What has been happening is that we will do many years of work on a product—could be months, could be years, could be weeks. We do a whole bunch of work on a product and then we ship it to pen testing or someone who’s going to do some security validation for your product, even if it’s yourselves doing it. But you just do it at the end, and you find a whole bunch of problems. Some of those problems are going to be systemic to how you’ve built your product in the first place. In order to fix that, we’re going to have to rearchitect.

If we’re late in the game, we’re ready to ship, and everybody’s asking us when it’s going live, we need to get out. We need to blue Peter the heck out of that, and we get out our super glue, our sticky tape, and we go figure out how to paper over the cracks in our product to prevent the hackers from getting in. The problem is that hackers are super good at peeling away the edges of those things to get underneath and gain access to your system and take it over.

Input data -
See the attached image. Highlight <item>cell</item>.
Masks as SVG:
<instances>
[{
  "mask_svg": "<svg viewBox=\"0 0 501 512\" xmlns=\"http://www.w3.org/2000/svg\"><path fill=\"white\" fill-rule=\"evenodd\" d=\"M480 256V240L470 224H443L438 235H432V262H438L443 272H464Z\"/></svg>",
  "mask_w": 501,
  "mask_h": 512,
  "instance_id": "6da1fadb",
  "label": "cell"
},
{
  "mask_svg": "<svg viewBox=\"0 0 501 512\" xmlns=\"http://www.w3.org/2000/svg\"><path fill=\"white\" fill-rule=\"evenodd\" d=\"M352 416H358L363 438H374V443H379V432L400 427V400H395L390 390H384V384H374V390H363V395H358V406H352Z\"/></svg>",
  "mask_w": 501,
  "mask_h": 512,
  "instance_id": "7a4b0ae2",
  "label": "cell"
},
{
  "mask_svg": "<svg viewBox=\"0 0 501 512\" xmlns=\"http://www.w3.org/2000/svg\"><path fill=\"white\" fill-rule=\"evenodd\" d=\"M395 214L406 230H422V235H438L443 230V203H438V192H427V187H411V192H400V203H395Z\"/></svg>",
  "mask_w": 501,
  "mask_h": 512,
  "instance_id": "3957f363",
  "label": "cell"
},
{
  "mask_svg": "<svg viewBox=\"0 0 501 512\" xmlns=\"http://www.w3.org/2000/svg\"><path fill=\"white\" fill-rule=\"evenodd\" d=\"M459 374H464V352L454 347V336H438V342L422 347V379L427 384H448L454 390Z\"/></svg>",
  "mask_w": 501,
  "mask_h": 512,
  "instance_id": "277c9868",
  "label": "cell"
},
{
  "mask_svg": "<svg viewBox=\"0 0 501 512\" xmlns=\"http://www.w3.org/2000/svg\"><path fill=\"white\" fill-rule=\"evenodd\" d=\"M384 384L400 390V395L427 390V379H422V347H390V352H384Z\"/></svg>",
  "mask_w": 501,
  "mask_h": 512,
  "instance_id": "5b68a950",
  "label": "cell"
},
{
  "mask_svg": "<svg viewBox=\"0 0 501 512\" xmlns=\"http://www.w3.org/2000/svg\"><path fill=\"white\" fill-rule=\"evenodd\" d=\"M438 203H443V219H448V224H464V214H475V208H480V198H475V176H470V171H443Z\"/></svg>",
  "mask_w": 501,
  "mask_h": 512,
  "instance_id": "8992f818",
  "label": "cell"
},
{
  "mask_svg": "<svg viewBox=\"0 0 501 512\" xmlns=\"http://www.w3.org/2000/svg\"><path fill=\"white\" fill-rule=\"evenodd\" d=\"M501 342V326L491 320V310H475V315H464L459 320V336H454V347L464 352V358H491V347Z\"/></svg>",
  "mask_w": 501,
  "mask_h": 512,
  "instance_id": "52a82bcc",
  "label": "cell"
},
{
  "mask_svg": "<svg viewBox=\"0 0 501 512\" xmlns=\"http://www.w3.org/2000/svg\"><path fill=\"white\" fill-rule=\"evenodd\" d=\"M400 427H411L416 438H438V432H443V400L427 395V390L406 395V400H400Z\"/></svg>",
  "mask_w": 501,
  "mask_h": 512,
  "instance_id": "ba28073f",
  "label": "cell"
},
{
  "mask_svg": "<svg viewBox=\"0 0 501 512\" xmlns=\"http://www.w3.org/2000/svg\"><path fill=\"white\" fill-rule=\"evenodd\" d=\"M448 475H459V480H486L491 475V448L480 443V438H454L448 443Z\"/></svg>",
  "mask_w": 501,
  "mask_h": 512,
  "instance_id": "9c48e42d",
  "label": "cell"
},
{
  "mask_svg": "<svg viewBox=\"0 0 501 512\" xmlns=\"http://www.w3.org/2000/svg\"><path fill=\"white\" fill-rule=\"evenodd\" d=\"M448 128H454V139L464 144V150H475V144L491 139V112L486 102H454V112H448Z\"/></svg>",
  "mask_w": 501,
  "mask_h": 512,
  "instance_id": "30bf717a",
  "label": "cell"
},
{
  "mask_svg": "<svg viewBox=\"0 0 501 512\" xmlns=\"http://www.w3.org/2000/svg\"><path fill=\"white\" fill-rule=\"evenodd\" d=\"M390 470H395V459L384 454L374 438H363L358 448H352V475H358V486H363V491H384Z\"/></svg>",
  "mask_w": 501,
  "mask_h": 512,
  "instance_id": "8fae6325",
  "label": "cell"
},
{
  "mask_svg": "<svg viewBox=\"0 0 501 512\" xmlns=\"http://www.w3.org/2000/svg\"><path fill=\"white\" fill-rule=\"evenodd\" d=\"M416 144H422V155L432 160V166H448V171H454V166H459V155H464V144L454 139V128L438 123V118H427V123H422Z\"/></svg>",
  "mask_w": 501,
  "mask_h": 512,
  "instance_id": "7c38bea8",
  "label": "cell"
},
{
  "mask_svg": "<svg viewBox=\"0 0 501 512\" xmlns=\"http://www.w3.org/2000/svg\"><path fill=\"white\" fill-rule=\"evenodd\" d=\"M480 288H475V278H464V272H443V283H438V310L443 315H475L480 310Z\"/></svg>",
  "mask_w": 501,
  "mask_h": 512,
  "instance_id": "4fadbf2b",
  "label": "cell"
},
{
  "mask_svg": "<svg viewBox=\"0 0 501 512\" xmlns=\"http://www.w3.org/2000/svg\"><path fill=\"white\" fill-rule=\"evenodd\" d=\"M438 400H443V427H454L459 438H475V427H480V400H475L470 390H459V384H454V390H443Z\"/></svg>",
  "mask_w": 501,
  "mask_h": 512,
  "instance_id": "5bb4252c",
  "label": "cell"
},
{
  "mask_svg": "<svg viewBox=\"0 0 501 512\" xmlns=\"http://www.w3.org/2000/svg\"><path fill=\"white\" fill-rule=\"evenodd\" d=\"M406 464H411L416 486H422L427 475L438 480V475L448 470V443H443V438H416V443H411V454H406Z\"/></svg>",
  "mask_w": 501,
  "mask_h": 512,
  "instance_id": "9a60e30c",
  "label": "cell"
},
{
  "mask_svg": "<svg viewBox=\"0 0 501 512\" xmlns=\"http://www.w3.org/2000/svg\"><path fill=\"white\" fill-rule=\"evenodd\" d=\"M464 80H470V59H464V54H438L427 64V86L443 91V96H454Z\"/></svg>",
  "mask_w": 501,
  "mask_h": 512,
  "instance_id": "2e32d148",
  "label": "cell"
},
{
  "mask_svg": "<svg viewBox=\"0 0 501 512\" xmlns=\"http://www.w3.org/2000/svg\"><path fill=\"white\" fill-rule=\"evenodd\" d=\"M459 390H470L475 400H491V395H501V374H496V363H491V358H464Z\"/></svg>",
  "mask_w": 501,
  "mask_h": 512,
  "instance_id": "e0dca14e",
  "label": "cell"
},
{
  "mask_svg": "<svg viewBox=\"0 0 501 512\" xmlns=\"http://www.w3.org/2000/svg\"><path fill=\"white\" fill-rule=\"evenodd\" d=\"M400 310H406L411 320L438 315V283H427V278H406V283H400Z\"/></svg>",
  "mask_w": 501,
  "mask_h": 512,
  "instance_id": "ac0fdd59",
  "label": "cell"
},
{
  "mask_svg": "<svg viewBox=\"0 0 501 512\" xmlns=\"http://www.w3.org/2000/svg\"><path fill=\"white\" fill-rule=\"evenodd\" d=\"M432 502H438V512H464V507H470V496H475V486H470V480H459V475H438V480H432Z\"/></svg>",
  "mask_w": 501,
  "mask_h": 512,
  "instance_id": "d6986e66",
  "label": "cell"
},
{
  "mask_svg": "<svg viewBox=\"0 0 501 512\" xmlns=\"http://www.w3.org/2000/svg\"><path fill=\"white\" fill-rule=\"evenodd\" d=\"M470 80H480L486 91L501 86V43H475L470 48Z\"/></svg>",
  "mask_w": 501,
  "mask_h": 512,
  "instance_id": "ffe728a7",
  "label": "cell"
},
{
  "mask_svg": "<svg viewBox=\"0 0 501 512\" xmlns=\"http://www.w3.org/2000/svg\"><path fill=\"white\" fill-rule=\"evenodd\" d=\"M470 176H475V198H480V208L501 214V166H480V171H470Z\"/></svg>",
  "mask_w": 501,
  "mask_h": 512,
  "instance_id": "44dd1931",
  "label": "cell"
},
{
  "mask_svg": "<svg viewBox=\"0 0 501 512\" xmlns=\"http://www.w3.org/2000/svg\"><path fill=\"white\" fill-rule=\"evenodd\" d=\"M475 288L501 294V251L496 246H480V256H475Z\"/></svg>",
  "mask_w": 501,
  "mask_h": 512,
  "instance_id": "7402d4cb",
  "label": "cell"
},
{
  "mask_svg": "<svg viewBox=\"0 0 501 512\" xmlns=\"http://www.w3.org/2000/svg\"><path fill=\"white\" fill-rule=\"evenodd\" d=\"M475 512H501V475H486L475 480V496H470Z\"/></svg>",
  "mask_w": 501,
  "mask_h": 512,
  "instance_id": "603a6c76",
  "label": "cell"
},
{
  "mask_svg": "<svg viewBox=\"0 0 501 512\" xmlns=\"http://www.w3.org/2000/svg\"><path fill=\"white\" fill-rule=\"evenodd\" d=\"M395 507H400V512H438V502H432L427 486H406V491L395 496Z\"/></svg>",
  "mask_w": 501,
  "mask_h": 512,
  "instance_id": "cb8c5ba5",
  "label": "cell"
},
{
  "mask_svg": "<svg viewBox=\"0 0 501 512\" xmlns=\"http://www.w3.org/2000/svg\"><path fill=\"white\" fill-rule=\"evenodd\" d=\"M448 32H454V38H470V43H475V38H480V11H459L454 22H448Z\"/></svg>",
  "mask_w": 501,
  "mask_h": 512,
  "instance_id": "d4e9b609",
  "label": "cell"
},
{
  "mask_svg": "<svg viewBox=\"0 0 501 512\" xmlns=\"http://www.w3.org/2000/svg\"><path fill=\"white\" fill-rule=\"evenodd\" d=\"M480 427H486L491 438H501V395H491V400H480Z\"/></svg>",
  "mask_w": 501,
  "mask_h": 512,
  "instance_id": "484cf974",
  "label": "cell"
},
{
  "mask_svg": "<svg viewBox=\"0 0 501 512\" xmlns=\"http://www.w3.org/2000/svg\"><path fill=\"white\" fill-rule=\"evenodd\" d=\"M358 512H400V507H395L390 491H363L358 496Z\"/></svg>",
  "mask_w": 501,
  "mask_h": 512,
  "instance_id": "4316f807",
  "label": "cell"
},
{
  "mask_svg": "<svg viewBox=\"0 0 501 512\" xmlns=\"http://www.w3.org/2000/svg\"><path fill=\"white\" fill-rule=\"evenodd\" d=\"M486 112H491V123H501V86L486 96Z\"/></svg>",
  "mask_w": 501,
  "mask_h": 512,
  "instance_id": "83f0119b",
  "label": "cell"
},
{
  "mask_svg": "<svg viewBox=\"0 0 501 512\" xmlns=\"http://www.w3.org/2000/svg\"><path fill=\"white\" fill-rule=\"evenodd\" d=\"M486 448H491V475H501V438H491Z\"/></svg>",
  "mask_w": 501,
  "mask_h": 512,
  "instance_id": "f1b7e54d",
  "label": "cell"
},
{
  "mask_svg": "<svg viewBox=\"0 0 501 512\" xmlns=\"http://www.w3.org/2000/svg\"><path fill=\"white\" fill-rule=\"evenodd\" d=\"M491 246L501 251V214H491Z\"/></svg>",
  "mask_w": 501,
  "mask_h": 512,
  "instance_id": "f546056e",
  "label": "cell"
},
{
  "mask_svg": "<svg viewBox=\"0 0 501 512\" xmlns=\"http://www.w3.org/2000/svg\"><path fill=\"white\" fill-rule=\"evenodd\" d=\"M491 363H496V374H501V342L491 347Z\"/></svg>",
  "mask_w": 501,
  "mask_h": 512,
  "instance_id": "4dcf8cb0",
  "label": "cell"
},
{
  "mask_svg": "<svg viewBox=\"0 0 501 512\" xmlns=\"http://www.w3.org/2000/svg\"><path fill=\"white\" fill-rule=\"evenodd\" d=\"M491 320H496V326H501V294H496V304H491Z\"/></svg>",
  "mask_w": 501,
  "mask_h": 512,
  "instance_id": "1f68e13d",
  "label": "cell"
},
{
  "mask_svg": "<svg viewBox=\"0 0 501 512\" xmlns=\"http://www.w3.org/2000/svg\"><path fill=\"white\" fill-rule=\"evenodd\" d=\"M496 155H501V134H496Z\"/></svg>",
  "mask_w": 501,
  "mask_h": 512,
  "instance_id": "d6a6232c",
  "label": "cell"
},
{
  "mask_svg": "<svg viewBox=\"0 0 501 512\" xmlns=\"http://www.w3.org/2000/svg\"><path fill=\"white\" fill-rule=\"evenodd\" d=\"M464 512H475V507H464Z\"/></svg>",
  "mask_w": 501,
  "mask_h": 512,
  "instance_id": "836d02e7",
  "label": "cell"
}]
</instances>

Work order 1 - Copy the passage on late-stage security testing word for word, from "What has been" to "have to rearchitect.".
Work order 2 - Please continue the passage on late-stage security testing, picking up after its final sentence.

Your response 1 -
What has been happening is that we will do many years of work on a product—could be months, could be years, could be weeks. We do a whole bunch of work on a product and then we ship it to pen testing or someone who’s going to do some security validation for your product, even if it’s yourselves doing it. But you just do it at the end, and you find a whole bunch of problems. Some of those problems are going to be systemic to how you’ve built your product in the first place. In order to fix that, we’re going to have to rearchitect.

Your response 2 -
I’ve been involved with some exercises that the Azure DevOps team did, where they hired a team of professional hackers. This is a red-blue exercise: hire a team of professional hackers, bring them in, and their job—the red team’s job—is to hack the system. The blue team’s job is to detect them and do something about them, either prevent them from getting in or push them out, or all of those things. The red team always wins. That’s the thing you have to realise: eventually, the red team is always going to win. They’re going to find a flaw; they’re going to find ways to peel up that tape. The only way for you to prevent those things is to not have vulnerable code in the first place, not have vulnerable architectures in the first place.

The only way to do that is to refactor the heck out of your system to make those things go away and then stop those things from happening in the first place. For example, the Azure DevOps team does these red-blue exercises, and the red team’s job is to go around all of the teams in the organisation and show them how the red team was able to use their code to get access to the system and how they could have coded it differently or architected it differently or changed the way they do something in order to prevent hackers from getting in. That’s security by design; that’s security from the start; that’s security baked into the problem.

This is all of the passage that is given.